Shannon and Joseph in Far and Away
Tom Cruise and Nicole Kidman escape the tyranny of the intergalactic tyrant Xenu to start a new life as disembodied souls in a Hawaiian volcano… sorry, that's the story of Scientology. Far and Away has a similar plot involving 19th-century Irish peasant/landlord lovers in American exile. It features comforting American creation myths, bare-knuckle boxing and truly excellent Irish accents. They sound like the Clangers. Frankly, I feel like we're letting ourselves down by not taking these accents as a template for all future speaking. That said, Tom Cruise looks far too healthy to be a malnourished Irish peasant. They should have taped a bunch of cats together.

Chief O'Hara from the Batman TV series
Years before David Simon explored the decay of American civil society on The Wire, the creators of Batman did likewise with their depiction of Gotham City as the under-resourced, crime infested fiefdom of a fighty billionaire leather-fetishist. As a young Irish child in the 1980s watching the only American programme RTÉ could afford, it was Police Chief Clancy O'Hara who fired my imagination. "Begorrah!" he'd say and "Saints be praised!" and "Mother Machree!" All phrases I frequently used myself. I found Chief O'Hara's elevation to high office inspiring. Perhaps as an emigrant from these shores I too could rise up the ranks of the US civil service to become a well- paid enabler of a rubber-clad tycoon? And so it came to pass.

The Aliens in Toy Story
Cultish green midgets with funny voices, initially in thrall to a celestial being ("The claw!") but increasingly more influenced by all-American authority figures – the creators of Toy Story certainly have our number.

Vladimir and Estragon in Waiting for Godot
(Yes, I know it's an Irish play written in French but it's iconic worldwide)
Two lads hang out by a tree waiting for something to happen. Internationally seen as a triumph of absurdist existentialism, Waiting for Godot is recognisable to anyone who's ever lived in a small Irish town as a work of naturalistic realism. Indeed, it started life as a journalistic account of a trip Beckett took home called "What I did on my Summer Holidays." "Vladimir" and "Estragon" are also good examples of the kinds of names Sinn Fein politicians have before they Irishify them.

The Bringloidi on Star Trek
As well as 'the Leprechaun' there are other Irish people in space. When Colm Meaney first agreed to take the space soup as Irishman Miles O'Brien on Star Trek he surely never foresaw the episode in which the crew encountered the Bringloidi, a group of colonists from Stage Ireland who like to drink, fight, cultivate Punch-magazine-style sideburns and keep livestock in the house. Look, I know that's what your family does, but other people found it offensively stereotypical okay? No I won't fight you. And it's far too early for a drink. Put that pig down.

..............................

● Instruction 1
Rewrite the paragraph of the article on Irish characters in popular culture that begins "Years before David Simon explored" in a shorter form, keeping its main facts.
● Instruction 2
Write the next entry for the article on Irish characters in popular culture, following on from its final line and keeping its style.
The items that come next are separate material and not part of the article on Irish characters in popular culture.

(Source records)
..............................

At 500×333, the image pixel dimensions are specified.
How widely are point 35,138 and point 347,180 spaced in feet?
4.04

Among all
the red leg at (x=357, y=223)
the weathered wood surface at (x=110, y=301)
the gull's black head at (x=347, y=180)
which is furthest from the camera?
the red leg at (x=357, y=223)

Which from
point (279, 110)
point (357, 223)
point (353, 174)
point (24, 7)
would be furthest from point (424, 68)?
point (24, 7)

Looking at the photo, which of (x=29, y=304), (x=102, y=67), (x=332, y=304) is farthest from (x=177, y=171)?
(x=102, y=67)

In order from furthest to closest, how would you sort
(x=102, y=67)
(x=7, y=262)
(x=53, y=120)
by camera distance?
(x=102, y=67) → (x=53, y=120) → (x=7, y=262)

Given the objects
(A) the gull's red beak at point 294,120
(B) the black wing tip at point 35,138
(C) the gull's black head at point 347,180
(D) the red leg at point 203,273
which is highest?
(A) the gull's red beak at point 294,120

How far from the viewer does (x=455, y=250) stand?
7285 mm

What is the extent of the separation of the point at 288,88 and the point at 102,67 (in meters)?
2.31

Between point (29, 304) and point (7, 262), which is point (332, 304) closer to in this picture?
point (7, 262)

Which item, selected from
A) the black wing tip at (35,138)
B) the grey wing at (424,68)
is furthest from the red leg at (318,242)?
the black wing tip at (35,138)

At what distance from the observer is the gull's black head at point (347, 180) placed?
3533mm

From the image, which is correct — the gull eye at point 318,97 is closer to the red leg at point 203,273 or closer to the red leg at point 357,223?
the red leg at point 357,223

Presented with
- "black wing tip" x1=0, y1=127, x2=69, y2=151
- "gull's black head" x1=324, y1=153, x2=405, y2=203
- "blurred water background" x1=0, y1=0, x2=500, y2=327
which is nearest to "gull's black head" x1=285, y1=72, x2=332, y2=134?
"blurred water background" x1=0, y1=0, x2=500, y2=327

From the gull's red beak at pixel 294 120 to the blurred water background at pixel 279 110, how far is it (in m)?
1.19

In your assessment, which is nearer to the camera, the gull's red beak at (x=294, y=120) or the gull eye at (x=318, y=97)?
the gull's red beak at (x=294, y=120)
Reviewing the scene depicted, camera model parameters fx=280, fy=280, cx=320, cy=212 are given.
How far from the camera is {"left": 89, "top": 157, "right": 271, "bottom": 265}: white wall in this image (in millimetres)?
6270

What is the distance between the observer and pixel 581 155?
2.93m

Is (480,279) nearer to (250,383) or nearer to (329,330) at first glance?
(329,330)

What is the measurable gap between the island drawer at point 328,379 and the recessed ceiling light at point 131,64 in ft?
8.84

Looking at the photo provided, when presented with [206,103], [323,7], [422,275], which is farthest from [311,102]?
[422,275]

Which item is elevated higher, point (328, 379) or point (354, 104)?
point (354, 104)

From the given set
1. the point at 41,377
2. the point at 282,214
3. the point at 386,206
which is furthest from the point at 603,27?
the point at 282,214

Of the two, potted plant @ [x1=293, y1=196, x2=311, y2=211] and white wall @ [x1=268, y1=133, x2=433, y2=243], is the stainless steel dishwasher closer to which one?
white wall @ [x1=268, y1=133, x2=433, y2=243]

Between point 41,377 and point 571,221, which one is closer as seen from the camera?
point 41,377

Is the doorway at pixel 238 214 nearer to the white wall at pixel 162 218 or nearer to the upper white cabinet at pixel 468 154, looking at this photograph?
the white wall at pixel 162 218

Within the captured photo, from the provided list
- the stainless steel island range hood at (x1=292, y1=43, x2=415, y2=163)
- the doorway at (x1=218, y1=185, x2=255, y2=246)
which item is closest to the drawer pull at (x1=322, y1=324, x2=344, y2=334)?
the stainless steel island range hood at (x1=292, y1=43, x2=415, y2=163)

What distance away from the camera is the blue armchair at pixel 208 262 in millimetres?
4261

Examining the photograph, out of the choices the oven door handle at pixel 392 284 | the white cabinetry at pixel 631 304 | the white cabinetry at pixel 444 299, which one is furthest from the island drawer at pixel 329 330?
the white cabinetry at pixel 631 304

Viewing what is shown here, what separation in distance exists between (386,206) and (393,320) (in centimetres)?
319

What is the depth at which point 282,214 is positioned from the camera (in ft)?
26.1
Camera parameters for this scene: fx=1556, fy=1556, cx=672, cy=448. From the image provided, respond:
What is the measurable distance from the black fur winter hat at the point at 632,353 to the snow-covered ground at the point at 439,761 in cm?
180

..............................

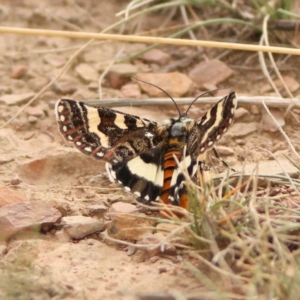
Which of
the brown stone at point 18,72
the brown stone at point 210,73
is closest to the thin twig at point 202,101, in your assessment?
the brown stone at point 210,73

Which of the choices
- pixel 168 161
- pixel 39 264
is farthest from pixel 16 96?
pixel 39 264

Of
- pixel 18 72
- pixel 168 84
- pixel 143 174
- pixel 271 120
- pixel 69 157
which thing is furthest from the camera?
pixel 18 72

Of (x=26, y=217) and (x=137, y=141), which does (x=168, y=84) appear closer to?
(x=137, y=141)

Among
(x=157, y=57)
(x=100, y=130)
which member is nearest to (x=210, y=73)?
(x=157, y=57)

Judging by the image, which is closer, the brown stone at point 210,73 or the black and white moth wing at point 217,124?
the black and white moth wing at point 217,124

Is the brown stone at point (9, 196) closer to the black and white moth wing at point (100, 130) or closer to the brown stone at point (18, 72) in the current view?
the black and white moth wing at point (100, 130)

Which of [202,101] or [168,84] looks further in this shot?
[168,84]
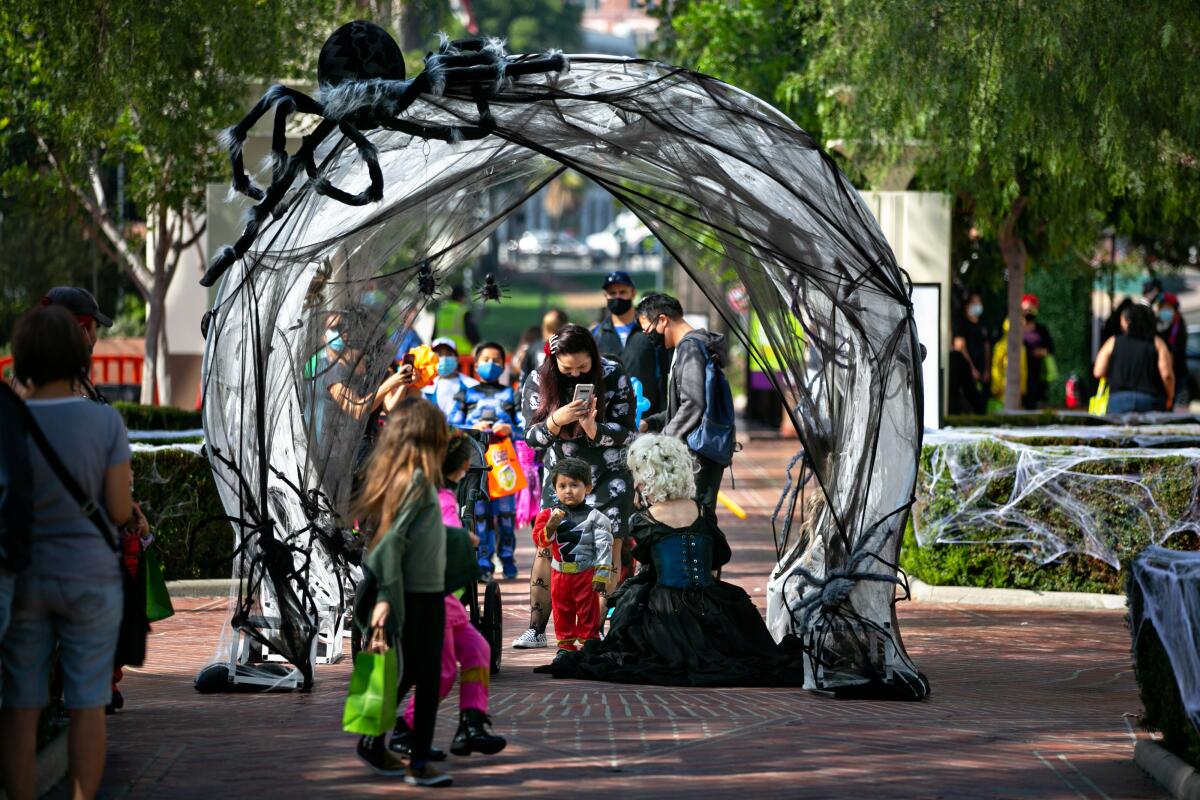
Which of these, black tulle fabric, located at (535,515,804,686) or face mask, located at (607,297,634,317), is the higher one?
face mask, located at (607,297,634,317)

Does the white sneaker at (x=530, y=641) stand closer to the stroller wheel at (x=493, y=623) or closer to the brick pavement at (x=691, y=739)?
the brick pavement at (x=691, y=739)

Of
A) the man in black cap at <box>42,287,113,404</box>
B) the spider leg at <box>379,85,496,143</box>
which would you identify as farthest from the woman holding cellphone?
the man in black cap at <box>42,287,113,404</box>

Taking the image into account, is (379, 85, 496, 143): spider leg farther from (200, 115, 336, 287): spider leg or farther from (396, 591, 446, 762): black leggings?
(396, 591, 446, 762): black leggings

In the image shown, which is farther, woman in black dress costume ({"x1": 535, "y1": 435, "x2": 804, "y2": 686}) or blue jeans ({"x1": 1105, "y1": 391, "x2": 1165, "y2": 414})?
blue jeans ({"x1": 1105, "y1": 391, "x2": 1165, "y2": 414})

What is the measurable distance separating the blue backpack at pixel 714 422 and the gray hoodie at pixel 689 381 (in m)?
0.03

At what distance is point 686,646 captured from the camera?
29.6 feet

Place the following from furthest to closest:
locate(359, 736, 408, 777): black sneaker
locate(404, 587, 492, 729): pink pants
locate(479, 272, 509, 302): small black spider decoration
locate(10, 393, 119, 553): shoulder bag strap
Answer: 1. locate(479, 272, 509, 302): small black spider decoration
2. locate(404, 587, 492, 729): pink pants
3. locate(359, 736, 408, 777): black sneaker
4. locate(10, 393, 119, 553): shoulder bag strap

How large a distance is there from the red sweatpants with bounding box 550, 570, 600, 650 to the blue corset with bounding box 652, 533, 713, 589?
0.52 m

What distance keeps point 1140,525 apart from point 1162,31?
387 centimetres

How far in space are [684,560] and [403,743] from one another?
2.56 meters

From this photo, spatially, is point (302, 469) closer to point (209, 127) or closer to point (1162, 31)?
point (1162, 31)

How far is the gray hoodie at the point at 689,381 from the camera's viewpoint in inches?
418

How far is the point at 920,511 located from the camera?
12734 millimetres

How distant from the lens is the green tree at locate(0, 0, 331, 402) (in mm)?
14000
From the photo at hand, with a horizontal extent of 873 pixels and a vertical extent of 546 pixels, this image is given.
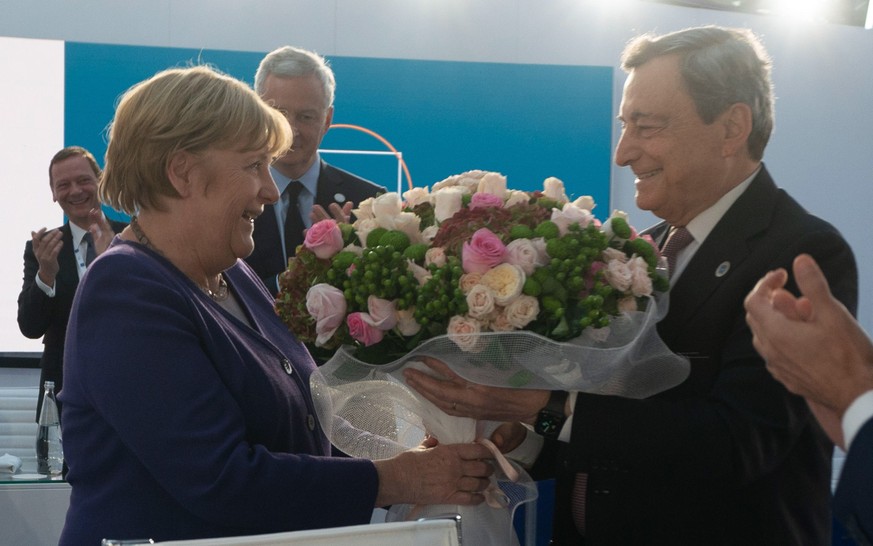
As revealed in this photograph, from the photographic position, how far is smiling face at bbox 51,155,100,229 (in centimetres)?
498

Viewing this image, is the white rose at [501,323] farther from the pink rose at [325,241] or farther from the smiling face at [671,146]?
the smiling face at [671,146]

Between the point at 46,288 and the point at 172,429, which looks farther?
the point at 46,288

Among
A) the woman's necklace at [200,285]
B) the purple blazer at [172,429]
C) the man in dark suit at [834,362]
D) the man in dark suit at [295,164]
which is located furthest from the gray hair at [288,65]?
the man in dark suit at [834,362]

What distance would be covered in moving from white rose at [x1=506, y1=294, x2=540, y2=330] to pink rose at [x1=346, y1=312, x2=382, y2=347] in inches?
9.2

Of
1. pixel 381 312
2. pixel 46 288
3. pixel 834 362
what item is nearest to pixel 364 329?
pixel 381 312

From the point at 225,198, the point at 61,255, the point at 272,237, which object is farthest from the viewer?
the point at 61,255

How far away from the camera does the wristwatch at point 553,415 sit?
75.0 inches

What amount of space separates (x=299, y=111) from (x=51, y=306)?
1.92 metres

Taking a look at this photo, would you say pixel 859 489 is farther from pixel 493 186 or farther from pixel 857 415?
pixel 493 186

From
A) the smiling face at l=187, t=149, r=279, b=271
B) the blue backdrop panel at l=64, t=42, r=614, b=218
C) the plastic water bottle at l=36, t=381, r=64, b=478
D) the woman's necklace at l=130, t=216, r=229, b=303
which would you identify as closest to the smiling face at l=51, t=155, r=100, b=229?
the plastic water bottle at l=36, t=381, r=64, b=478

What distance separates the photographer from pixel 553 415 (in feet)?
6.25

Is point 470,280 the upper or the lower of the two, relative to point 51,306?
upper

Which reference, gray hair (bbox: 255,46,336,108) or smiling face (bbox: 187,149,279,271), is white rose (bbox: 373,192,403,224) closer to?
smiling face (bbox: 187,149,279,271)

..............................

● Exercise result 1
Before The Wire examined the decay of American civil society, the Batman TV series showed Gotham City as an under-resourced, crime-infested fiefdom of a combative billionaire leather-fetishist. For the writer, a young Irish child in the 1980s watching the only American programme RTÉ could afford, Police Chief Clancy O'Hara was the inspiration. His exclamations ("Begorrah!", "Saints be praised!", "Mother Machree!") were phrases the writer often used too. His rise to high office suggested that an Irish emigrant could climb the ranks of the US civil service to become a well-paid enabler of a rubber-clad tycoon, and that is what happened.

● Exercise result 2
The Healy Raes from Borat II
When I first encountered Sasha Baron Cohen's bitingly satirical depiction of winking flat-cap wearing Irish politicians, I felt it was a little on the nose. "What is the line between satire and offense?" I wondered, my quill poised for my latest 'hot take' as a paid-up member of the Dublin liberal media. Was my amused reaction an inherent critique of self-defeating localism or a mark of my own deeply ingrained, hibernophobic self-hatred? I just didn't know. On the other hand, Pat Shortt's cruel lampooning of cosmopolitan champagne socialism "The Labour Party" is clearly offensive.

Magneto from X-Men
You can take the superpowered mutant terrorist out of Kerry but you can't take Kerry out of the superpowered mutant terrorist. If you think there's no plot related reason why Michael Fassbender's depiction of X-Men supervillain Magneto occasionally slips into a Kerry accent and think it's just because Fassbender himself has a Kerry accent, well then you haven't read my extensive archive of X-Men fan fiction (soon to be serialised on the books pages). And while we're dealing with superheroes…

The Incredible Hulk from The Incredible Hulk
He's big, he's green, his pants are too tight, he goes from town to town looking for work, he has a lot of repressed rage and he speaks of himself in the third person. Paddy knows the story. Hulk smash.

She-Hulk
Just like The Incredible Hulk but without the same bodily autonomy.